Bioinformatic analysis was performed using a High-Performance-Computing platform [13]. For each bioproject, the quality control of reads was performed running FastQC v.0.11.2, before and after trimming step (Trimmomatic v.0.39 [14]). The quality assessment metrics for all trimmed data were aggregated with MultiQC v.1.9 [15]. Data file 3 (Table 1) shows both the mean read counts per quality scores and the mean quality scores in each base position higher than 35, for all the samples in the six analyzed bioprojects. A total of 393,512,048 cleaned reads (97% of whole raw reads) were obtained after the removal of the low-quality reads.

In order to construct a robust de novo transcriptome, three assembly tools with a multi-kmer approach were adopted: Trinity v.2.11.0 [16] (Table 1, Data file 4), rnaSPAdes v.3.14.1 [17] (Table 1, Data file 5) and Oases v.0.2.09 [18] (Table 1, Data file 6). Results for each assembler were merged with Transabyss v.2.0.1 [19] (Table 1, Data file 7). The merged assembly of A. pegreffii showed an average length of 939 bp and an N50 of 2859 bp. The assembly was validated with two algorithms: Busco v.4.1.4 [20] and Transrate v.1.0.3 [21]. A CD-HIT-est run v.4.8.1 was applied to the merged assembly to remove any redundant transcripts. A total of 394,635 unique genes were provided (Table 1, Data file 8) and a quality check was re-applied. A total of 260,872 ORFs were predicted by using Transdecoder v.5.5.0 [22] (Table 1, Data file 9).
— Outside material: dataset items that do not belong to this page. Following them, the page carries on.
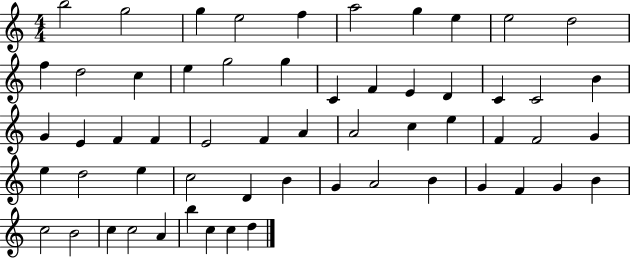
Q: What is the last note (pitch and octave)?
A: D5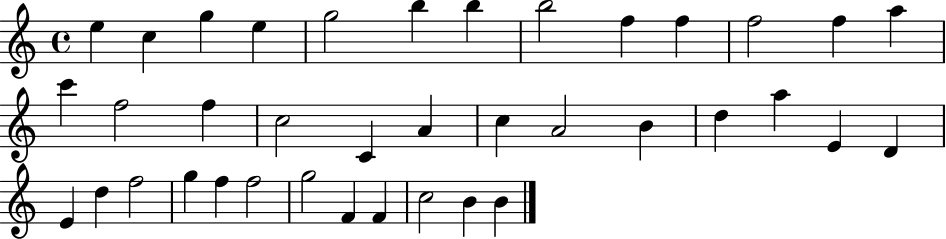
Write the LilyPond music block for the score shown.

{
  \clef treble
  \time 4/4
  \defaultTimeSignature
  \key c \major
  e''4 c''4 g''4 e''4 | g''2 b''4 b''4 | b''2 f''4 f''4 | f''2 f''4 a''4 | \break c'''4 f''2 f''4 | c''2 c'4 a'4 | c''4 a'2 b'4 | d''4 a''4 e'4 d'4 | \break e'4 d''4 f''2 | g''4 f''4 f''2 | g''2 f'4 f'4 | c''2 b'4 b'4 | \break \bar "|."
}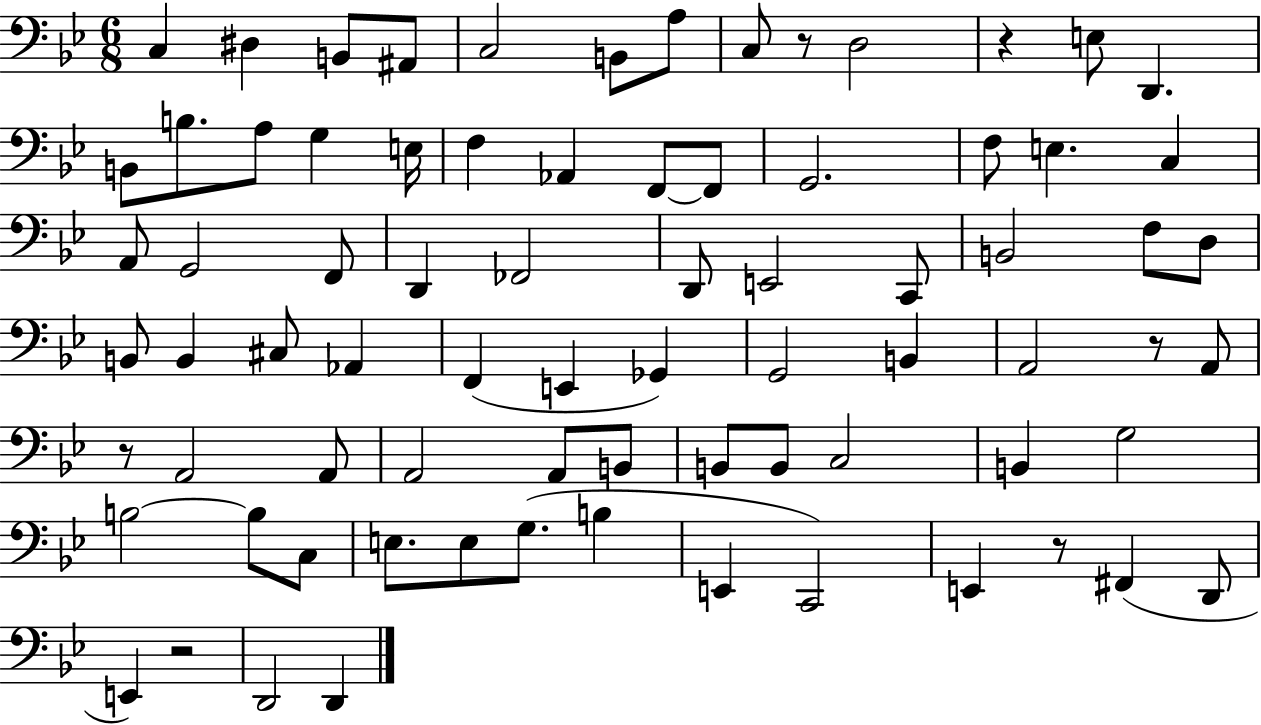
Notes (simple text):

C3/q D#3/q B2/e A#2/e C3/h B2/e A3/e C3/e R/e D3/h R/q E3/e D2/q. B2/e B3/e. A3/e G3/q E3/s F3/q Ab2/q F2/e F2/e G2/h. F3/e E3/q. C3/q A2/e G2/h F2/e D2/q FES2/h D2/e E2/h C2/e B2/h F3/e D3/e B2/e B2/q C#3/e Ab2/q F2/q E2/q Gb2/q G2/h B2/q A2/h R/e A2/e R/e A2/h A2/e A2/h A2/e B2/e B2/e B2/e C3/h B2/q G3/h B3/h B3/e C3/e E3/e. E3/e G3/e. B3/q E2/q C2/h E2/q R/e F#2/q D2/e E2/q R/h D2/h D2/q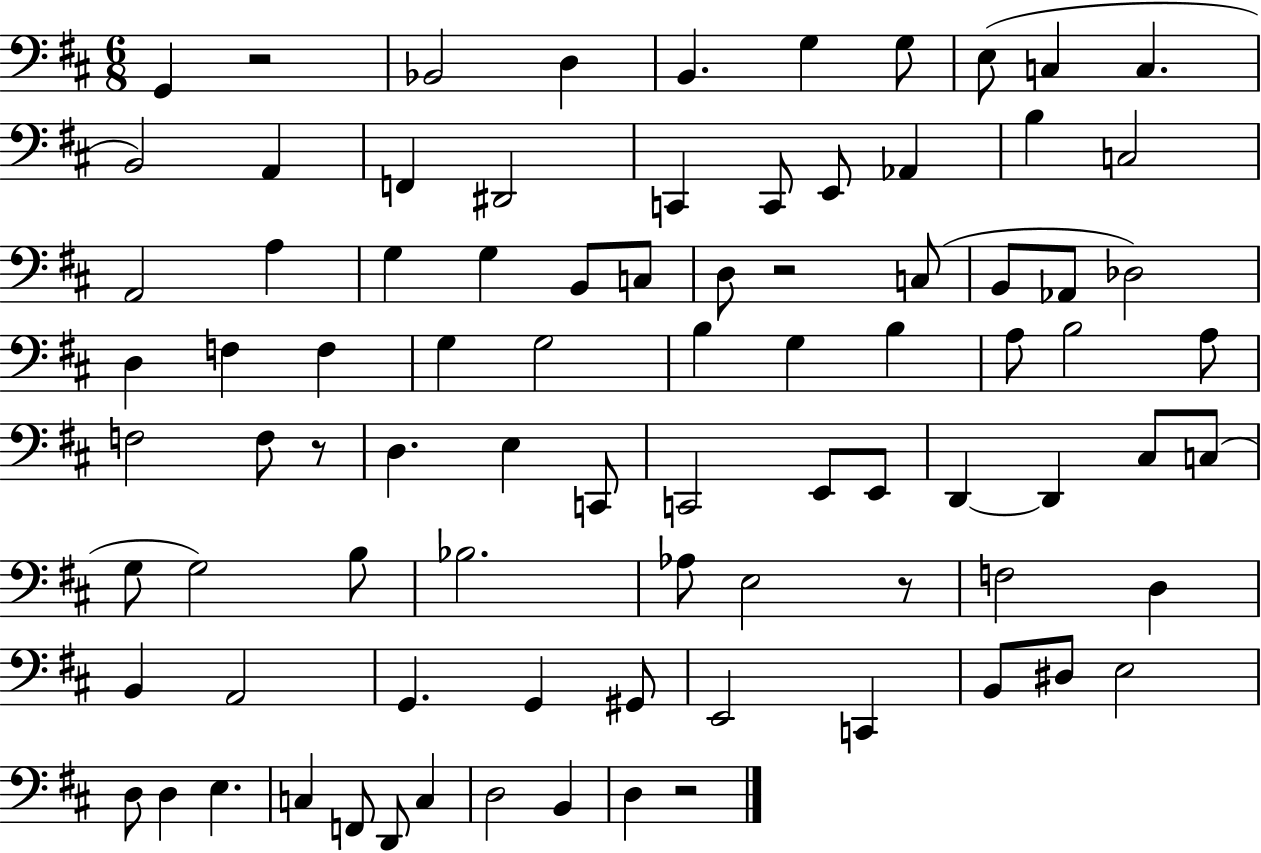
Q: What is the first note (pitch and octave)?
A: G2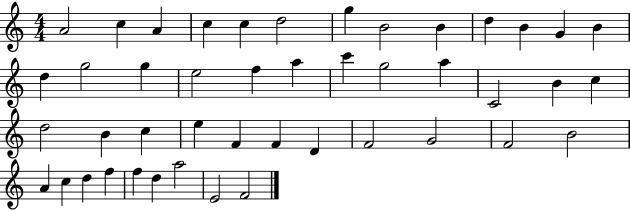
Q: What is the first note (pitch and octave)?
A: A4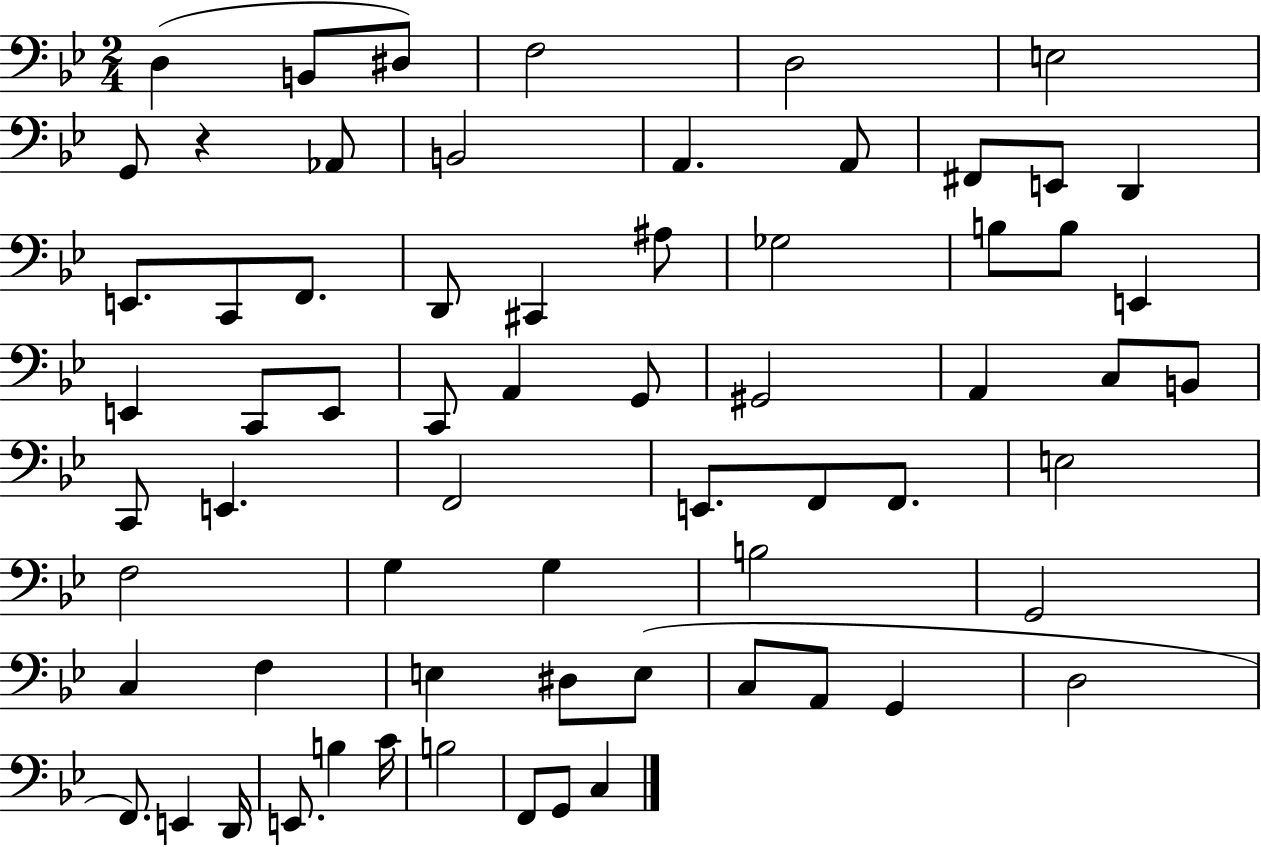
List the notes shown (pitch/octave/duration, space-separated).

D3/q B2/e D#3/e F3/h D3/h E3/h G2/e R/q Ab2/e B2/h A2/q. A2/e F#2/e E2/e D2/q E2/e. C2/e F2/e. D2/e C#2/q A#3/e Gb3/h B3/e B3/e E2/q E2/q C2/e E2/e C2/e A2/q G2/e G#2/h A2/q C3/e B2/e C2/e E2/q. F2/h E2/e. F2/e F2/e. E3/h F3/h G3/q G3/q B3/h G2/h C3/q F3/q E3/q D#3/e E3/e C3/e A2/e G2/q D3/h F2/e. E2/q D2/s E2/e. B3/q C4/s B3/h F2/e G2/e C3/q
The functional annotation of contigs was performed by using DIAMOND v.2.0.11 [23], calling both blastp and blastx functions against three databases (Nr, SwissProt and TremBL). The obtained results for blastx consisted in 86,982 (88.93%), 56,997 (58.47%) and 87,134 (89.39%) sequences against Nr (Table 1, Data file 10), SwissProt (Table 1, Data file 11) and TremBl (Table 1, Data file 12), respectively. Mapped transcripts listed in the Data file 10, yielded 38,972 matches (hits) with A. simplex. Blastp results also are available for Nr (Table 1, Data file 13), SwissProt (Table 1, Data file 14) and TremBl (Table 1, Data file 15). Output from InterProScan used to annotate protein signatures is available in Data file 16 (Table 1). In detail, 18,976 contigs were annotated: 5099 GO-annotated and 2800 KEGG-annotated.

Table 1 Overview of data files/data sets

Limitations

The A. pegreffii transcriptome here obtained was assembled with those RNA-seq data sets from the third larval stage of the parasite species. The single transcriptome available from the fourth stage larva of A. pegreffii [8] was not included in this analysis because the main aim of this analysis was to provide a robust and "ready to use'' transcriptome of the infective stage (third larval stage) of the parasite also provoking the zoonotic disease (anisakiasis) to humans.